### Potongan Teks
※
Pasar mendapat tempat istimewa di hatiku. Kurasa ini “trait” keturunan dari ayahku. Semasa kecil dan remaja aku sering diajak ayahku ke pasar. Walaupun sambil mengernyitkan hidung (saat itu pasar becek bukan sekedar istilah, tapi harafiah, dan kesadaran kebersihan masih belum seperti sekarang sehingga sisa sayuran dibuang sembarangan dan membusuk -meninggalkan bau luar biasa), dengan setianya aku berjalan di belakang ayahku membawa keranjang belanjaan. Beliau akan melompat-lompat dengan girang dari satu penjual langganan ke langganan lain. Hampir separo pasar kenal ayahku (julukan beliau di lingkungan kami, dokter preman).
※
### Bagian Data
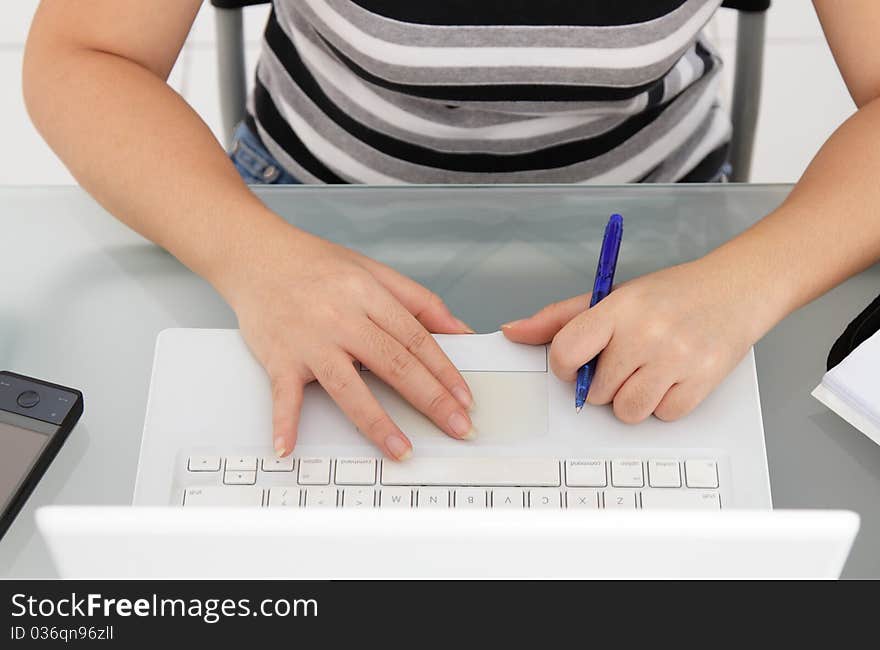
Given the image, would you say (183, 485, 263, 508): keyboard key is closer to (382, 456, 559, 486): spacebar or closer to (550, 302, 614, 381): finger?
(382, 456, 559, 486): spacebar

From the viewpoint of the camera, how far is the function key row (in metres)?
0.66

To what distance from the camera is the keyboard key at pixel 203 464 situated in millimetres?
675

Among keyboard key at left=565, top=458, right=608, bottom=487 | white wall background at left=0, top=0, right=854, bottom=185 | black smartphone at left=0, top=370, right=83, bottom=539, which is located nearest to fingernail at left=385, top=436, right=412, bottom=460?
keyboard key at left=565, top=458, right=608, bottom=487

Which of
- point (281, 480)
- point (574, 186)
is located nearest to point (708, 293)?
point (574, 186)

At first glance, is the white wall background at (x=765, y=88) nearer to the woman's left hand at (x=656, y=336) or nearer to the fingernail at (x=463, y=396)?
the woman's left hand at (x=656, y=336)

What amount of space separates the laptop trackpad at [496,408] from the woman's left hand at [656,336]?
0.03 metres

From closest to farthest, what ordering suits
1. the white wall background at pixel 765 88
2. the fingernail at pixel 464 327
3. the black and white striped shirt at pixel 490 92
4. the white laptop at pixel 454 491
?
the white laptop at pixel 454 491 < the fingernail at pixel 464 327 < the black and white striped shirt at pixel 490 92 < the white wall background at pixel 765 88

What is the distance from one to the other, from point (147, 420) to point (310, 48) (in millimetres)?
453

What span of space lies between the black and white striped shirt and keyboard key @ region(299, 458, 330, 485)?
1.33 feet

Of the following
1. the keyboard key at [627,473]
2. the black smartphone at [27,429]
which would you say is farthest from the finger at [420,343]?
the black smartphone at [27,429]

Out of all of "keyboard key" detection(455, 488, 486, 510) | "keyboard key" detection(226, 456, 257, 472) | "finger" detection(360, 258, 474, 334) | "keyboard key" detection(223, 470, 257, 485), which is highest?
"finger" detection(360, 258, 474, 334)

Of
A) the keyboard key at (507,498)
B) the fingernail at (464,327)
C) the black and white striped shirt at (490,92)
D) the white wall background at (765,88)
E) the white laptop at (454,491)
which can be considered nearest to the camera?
the white laptop at (454,491)

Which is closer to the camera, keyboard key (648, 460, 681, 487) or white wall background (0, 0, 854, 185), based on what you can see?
keyboard key (648, 460, 681, 487)
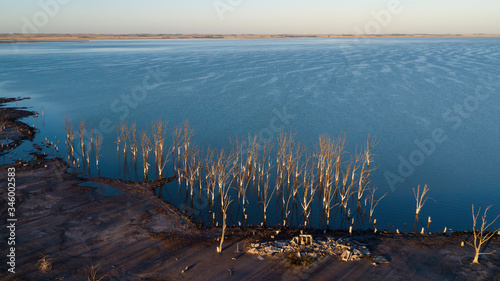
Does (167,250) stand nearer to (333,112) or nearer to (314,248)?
(314,248)

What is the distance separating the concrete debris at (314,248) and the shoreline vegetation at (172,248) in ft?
0.98

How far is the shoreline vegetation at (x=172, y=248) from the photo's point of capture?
53.6 feet

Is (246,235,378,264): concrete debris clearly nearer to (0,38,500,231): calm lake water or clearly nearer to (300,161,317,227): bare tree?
(300,161,317,227): bare tree

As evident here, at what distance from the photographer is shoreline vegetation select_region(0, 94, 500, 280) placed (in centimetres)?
1633

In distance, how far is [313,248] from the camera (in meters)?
17.7

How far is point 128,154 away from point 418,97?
41.2 meters

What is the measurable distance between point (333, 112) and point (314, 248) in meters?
29.4

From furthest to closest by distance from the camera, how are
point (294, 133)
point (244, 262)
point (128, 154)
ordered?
1. point (294, 133)
2. point (128, 154)
3. point (244, 262)

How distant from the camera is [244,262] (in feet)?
56.3

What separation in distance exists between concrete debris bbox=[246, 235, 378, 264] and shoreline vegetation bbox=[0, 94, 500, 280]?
0.98 feet

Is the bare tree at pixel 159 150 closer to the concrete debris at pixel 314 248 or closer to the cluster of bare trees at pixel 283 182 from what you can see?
the cluster of bare trees at pixel 283 182

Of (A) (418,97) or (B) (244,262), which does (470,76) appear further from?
(B) (244,262)

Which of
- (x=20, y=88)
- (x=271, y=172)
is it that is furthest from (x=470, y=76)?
(x=20, y=88)

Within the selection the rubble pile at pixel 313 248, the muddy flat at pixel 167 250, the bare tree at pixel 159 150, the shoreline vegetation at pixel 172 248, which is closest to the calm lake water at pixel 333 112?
the bare tree at pixel 159 150
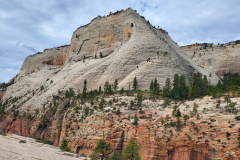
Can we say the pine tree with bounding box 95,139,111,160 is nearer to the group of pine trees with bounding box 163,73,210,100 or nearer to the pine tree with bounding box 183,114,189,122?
the pine tree with bounding box 183,114,189,122

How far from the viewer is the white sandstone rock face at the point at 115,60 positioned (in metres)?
46.6

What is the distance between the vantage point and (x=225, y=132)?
2273 centimetres

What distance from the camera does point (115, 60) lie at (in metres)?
50.8

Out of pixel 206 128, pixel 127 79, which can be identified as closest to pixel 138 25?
pixel 127 79

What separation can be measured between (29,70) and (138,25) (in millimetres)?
64811

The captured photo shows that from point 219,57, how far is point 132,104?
196ft

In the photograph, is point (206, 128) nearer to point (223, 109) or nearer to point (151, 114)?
point (223, 109)

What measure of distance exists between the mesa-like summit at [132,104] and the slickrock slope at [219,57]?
1.78ft

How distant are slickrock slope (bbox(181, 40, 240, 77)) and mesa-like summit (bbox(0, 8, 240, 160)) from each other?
0.54 m

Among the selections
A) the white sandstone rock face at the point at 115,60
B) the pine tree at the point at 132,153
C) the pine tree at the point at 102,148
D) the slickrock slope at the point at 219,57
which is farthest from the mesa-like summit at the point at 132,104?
the pine tree at the point at 132,153

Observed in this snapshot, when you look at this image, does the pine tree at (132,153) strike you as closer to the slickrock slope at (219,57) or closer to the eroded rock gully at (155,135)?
the eroded rock gully at (155,135)

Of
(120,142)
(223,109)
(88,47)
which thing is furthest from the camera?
(88,47)

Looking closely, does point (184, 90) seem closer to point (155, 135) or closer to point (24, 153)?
point (155, 135)

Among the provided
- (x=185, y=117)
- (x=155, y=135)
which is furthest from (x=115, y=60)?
(x=185, y=117)
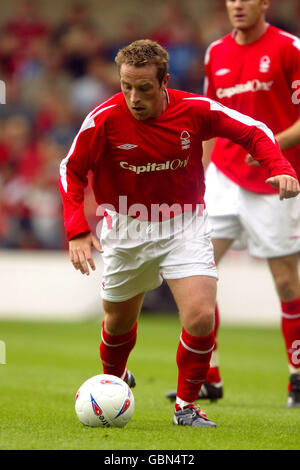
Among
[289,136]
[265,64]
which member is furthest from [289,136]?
[265,64]

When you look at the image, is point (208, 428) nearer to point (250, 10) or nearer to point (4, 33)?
point (250, 10)

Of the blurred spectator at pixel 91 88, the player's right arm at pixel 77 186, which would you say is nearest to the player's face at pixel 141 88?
the player's right arm at pixel 77 186

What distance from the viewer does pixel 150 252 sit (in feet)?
15.3

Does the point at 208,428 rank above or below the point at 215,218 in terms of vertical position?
below

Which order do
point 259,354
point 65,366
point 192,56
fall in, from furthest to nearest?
point 192,56 < point 259,354 < point 65,366

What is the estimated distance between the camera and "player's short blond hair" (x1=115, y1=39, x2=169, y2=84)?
4293mm

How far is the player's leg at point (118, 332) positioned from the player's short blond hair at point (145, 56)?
1.24 m

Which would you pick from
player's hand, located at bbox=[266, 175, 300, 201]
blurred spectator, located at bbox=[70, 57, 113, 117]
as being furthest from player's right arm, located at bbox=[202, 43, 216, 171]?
blurred spectator, located at bbox=[70, 57, 113, 117]

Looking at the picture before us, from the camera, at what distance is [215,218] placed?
5.89 m

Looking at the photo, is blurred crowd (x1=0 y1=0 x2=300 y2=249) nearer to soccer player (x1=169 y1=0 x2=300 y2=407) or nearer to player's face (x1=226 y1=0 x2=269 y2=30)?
soccer player (x1=169 y1=0 x2=300 y2=407)

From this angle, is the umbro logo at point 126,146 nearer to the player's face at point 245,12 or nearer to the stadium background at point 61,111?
the player's face at point 245,12
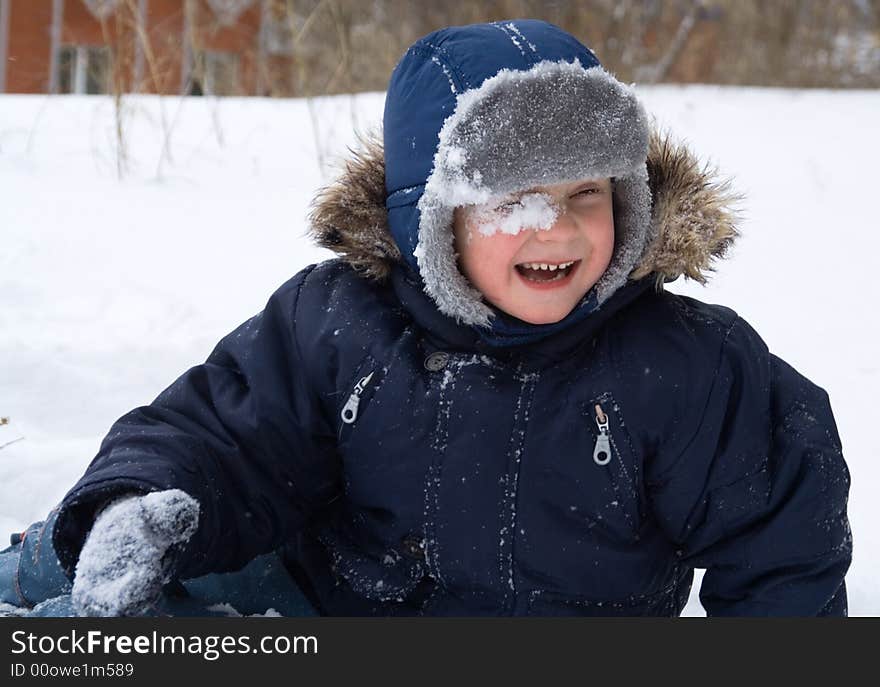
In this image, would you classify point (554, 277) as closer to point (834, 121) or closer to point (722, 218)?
point (722, 218)

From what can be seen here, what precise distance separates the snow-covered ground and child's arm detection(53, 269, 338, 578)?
0.64 metres

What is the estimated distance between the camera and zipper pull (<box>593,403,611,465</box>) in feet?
4.83

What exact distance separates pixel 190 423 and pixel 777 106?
5311 mm

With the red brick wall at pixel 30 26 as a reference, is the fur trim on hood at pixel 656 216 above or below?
below

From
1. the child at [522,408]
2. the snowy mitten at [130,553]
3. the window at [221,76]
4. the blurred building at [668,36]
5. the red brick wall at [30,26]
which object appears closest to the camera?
the snowy mitten at [130,553]

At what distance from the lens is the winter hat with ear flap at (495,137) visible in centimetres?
140

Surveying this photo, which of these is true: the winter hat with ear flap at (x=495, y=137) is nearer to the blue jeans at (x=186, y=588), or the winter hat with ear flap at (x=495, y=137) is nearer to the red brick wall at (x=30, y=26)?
the blue jeans at (x=186, y=588)

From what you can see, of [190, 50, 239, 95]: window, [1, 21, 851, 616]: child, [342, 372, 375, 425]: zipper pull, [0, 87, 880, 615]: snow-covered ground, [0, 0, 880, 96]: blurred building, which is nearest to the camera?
[1, 21, 851, 616]: child

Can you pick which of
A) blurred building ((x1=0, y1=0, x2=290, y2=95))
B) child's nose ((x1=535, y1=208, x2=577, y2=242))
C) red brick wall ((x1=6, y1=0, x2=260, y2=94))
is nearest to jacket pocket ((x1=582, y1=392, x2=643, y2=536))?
child's nose ((x1=535, y1=208, x2=577, y2=242))

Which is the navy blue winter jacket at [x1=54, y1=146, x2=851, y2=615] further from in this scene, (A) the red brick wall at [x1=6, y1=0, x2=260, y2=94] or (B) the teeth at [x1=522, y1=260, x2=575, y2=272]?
(A) the red brick wall at [x1=6, y1=0, x2=260, y2=94]

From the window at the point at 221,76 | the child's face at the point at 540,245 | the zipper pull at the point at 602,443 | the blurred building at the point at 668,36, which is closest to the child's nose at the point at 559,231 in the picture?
the child's face at the point at 540,245

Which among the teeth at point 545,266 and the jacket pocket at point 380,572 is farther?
the jacket pocket at point 380,572

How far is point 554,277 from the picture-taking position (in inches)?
59.0

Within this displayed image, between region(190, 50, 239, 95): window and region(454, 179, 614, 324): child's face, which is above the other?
region(190, 50, 239, 95): window
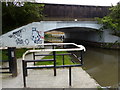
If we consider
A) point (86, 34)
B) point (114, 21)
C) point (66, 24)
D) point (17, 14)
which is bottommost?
point (86, 34)

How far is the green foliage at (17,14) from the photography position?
35.7 ft

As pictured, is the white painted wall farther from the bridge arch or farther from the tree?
the tree

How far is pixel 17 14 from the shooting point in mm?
11391

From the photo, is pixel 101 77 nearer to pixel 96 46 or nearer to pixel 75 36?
pixel 96 46

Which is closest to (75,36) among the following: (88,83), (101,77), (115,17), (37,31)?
(115,17)

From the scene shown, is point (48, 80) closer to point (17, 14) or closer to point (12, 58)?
point (12, 58)

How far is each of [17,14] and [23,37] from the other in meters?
2.41

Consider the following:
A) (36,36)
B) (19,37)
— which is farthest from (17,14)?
(36,36)

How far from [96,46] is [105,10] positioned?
4950 millimetres

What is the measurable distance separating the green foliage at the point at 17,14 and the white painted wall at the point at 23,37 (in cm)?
136

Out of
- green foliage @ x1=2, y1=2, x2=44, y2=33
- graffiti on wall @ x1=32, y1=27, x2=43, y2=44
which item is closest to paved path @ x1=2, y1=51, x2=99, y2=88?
graffiti on wall @ x1=32, y1=27, x2=43, y2=44

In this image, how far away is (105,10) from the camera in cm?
1742

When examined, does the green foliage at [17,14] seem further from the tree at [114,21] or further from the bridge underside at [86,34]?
the tree at [114,21]

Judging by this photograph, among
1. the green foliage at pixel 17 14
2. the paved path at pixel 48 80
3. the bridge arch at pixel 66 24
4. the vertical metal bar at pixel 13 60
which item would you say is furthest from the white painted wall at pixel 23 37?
the vertical metal bar at pixel 13 60
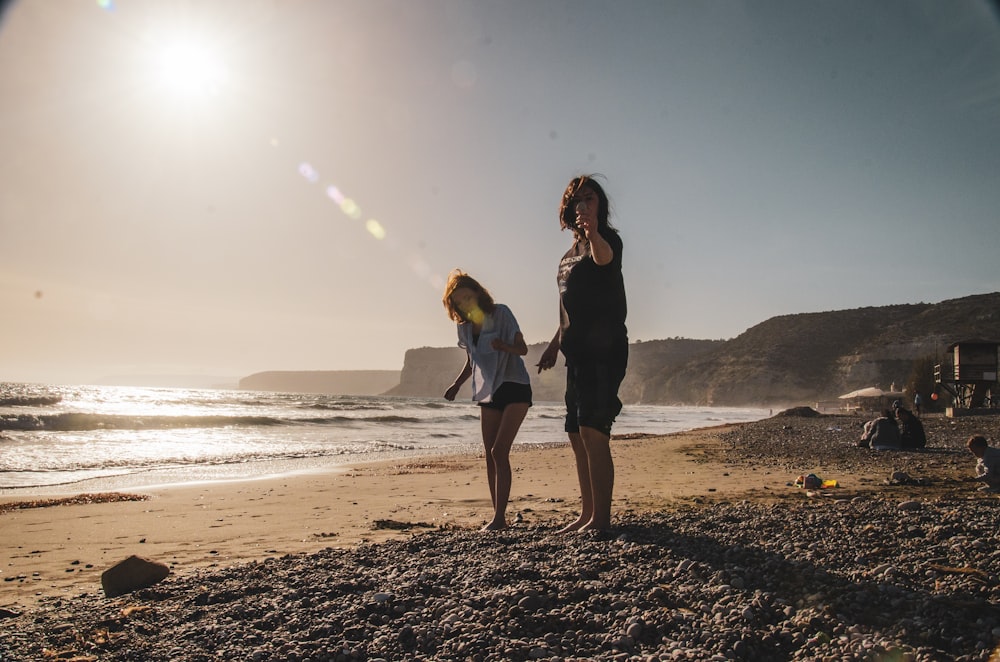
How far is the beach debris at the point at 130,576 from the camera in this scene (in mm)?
3178

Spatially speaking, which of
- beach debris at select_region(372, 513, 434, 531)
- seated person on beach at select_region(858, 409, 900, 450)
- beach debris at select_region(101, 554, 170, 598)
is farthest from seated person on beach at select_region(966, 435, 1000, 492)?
※
### Soal untuk Dikerjakan
• A. Jawab pertanyaan berikut berdasarkan potongan teks tentang pasar, masing-masing dengan tanda yang sama:
(i) Sejak usia berapa saja narator sering diajak ayahnya ke pasar?
(ii) Apa yang dibawa narator sambil berjalan di belakang ayahnya?
(iii) Apa julukan sang ayah di lingkungan mereka?
• B. Tuliskan lanjutan teks tentang kenangan ke pasar bersama ayah itu, dimulai tepat setelah kalimat terakhirnya.

### Jawaban per Soal
• A.
(i) Semasa kecil dan remaja.
(ii) Keranjang belanjaan.
(iii) Dokter preman.

• B.
Aku tidak tahu persis kapan mulainya kantong kresek mulai dikenal. Zaman itu keranjang belanjaan adalah item wajib para Ibu (atau dalam kasus kami, ayahku). Aku ingat keranjang rotan kesayangan ibuku – yang akhirnya diafkir karena pegangan tangannya yang “mengsle”. Setelah itu digantikan dengan yang berwarna biru dan merah. Dari plastik, jadi cukup jelek rupanya, tapi berguna dan berusia panjang. Yang jelas, lebih ramah lingkungan ketimbang kantong plastik kresek.
Segala ingatan akan “wisata” pasar dengan ayahku ini mendorongku untuk sanggup bangun subuh dan berbelanja di pasar pagi saat aku sudah punya rumah sendiri. Well, tergantung apakah dilihat sebagai gelas setengah penuh atau setengah kosong, karena bagi banyak orang, yang kukatakan subuh bisa jadi adalah (lewat tengah) malam. Pasar yang kumaksud adalah pasar Kebayoran Lama dan kukunjungi sekitar jam dua sampai jam empat pagi. Adakah yang kucari secara khusus di pasar ini? Tidak juga. Aku menikmati bunyi gedebukan ikatan sayur yang dilempar dari atas truk. Atau para pedagang yang terkantuk-kantuk kemulan selimut, mendengarkan gending Jawa dari radio kecil yang menempel di kupingnya. Atau udara dingin di kulit saat berjongkok di depan tumpukan cabe atau kecombrang, berusaha memilih yang paling segar. Dasar wanita, sudah tahu semua segar, masih dipilah-pilih pula.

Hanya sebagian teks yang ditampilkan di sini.